- [练习要求]:
1. 在讲用Python脚本填写网页表单的帖子里，提问者说自己查过哪两个框架？
2. 接着讲用Python脚本填写网页表单的帖子最后一行往下写。

- [所给文段]:
★ ★ ★ ★

通过Python脚本在网页中填充表单值(非测试)
我需要通过Python在一个目标页面上填写表单,然后点击一个按钮。我查过Selenium和Windmill,但这些都是测试框架——我并不是在做测试。我想要程序化地登录一个第三方网站,然后下载并解析一个文件,以便把它插入到我们的数据库里。问题是这些测试框架会启动浏览器实例;我只是想要一个可以每天定时运行的脚本,来获取我想要的页面。有没有办法做到这一点?
5 个回答
8
你可以使用标准的 urllib
库来做到这一点,方法如下:
import urllib
urllib.urlretrieve("http://www.google.com/", "somefile.html", lambda x,y,z:0, urllib.urlencode({"username": "xxx", "password": "pass"}))
20
看看这个使用Mechanize的例子:它会给你一个基本的概念:
#!/usr/bin/python
import re
from mechanize import Browser
br = Browser()
# Ignore robots.txt
br.set_handle_robots( False )
# Google demands a user-agent that isn't a robot
br.addheaders = [('User-agent', 'Firefox')]
# Retrieve the Google home page, saving the response
br.open( "http://google.com" )
# Select the search box and search for 'foo'
br.select_form( 'f' )
br.form[ 'q' ] = 'foo'
# Get the search results
br.submit()
# Find the link to foofighters.com; why did we run a search?

★ ★ ★ ★

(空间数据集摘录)
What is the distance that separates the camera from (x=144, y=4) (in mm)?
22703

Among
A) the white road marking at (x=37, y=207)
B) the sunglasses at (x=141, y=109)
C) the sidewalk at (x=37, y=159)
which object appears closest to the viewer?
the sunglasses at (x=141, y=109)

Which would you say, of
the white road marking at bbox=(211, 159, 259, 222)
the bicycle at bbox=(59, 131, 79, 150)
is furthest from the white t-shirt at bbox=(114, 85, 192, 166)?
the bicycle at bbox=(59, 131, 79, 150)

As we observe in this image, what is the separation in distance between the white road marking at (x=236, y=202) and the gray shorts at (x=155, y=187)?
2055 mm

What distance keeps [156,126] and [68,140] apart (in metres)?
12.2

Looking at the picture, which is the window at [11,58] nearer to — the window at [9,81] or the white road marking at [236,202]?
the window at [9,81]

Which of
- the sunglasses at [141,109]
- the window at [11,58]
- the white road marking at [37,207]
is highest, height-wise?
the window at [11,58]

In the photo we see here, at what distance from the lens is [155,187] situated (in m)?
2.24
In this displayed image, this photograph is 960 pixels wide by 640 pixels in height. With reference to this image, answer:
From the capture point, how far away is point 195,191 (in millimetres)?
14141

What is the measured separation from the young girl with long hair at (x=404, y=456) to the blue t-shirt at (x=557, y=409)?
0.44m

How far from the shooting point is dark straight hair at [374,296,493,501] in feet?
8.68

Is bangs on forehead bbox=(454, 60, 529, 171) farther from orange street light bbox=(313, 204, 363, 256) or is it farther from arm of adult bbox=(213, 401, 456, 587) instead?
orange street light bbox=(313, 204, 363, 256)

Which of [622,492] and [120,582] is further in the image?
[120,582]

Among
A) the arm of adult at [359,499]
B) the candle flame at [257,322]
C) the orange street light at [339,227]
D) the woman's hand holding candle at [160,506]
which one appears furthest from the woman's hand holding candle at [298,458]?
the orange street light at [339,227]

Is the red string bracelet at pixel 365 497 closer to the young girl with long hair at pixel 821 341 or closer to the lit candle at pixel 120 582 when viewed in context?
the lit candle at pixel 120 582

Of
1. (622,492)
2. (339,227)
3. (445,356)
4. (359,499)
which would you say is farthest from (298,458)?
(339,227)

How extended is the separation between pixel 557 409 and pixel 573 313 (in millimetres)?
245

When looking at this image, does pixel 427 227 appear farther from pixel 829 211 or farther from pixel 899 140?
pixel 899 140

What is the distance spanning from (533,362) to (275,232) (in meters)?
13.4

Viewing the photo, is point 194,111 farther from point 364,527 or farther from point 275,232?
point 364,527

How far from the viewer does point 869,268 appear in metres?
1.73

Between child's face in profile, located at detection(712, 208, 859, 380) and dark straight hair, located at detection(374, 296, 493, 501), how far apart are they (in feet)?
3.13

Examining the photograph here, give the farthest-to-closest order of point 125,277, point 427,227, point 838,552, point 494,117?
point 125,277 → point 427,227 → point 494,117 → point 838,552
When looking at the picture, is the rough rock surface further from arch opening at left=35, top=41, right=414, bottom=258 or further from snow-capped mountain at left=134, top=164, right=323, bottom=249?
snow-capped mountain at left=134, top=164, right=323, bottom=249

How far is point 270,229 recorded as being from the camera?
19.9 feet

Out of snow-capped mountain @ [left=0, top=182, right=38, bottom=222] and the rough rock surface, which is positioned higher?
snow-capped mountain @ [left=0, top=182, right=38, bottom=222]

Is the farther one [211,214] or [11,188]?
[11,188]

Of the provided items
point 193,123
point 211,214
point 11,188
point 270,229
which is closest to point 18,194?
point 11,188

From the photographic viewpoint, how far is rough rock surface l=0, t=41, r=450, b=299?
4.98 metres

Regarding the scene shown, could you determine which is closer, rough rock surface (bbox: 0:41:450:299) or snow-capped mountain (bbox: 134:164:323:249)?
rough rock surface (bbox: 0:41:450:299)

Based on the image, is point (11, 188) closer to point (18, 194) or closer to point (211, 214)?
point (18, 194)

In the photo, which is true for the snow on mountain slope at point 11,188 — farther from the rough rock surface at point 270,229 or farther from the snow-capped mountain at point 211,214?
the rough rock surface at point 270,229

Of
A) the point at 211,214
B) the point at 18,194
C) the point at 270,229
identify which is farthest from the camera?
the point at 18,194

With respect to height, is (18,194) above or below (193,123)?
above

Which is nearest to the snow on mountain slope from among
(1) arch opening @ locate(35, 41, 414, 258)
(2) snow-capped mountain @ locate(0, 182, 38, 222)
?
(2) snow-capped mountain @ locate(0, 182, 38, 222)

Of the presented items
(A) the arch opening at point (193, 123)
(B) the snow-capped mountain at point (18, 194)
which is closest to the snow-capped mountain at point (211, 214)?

★ ★ ★ ★

- [参考结果]:
1. Selenium和Windmill。

2.
resp = None
for link in br.links():
siteMatch = re.compile( 'www.foofighters.com' ).search( link.url )
if siteMatch:
resp = br.follow_link( link )
break
# Print the site
content = resp.get_data()
print content
33
你在寻找 Mechanize
这是一个提交表单的示例:
import re
from mechanize import Browser
br = Browser()
br.open("http://www.example.com/")
br.select_form(name="order")
# Browser passes through unknown attributes (including methods)
# to the selected HTMLForm (from ClientForm).
br["cheeses"] = ["mozzarella", "caerphilly"] # (the method here is __setitem__)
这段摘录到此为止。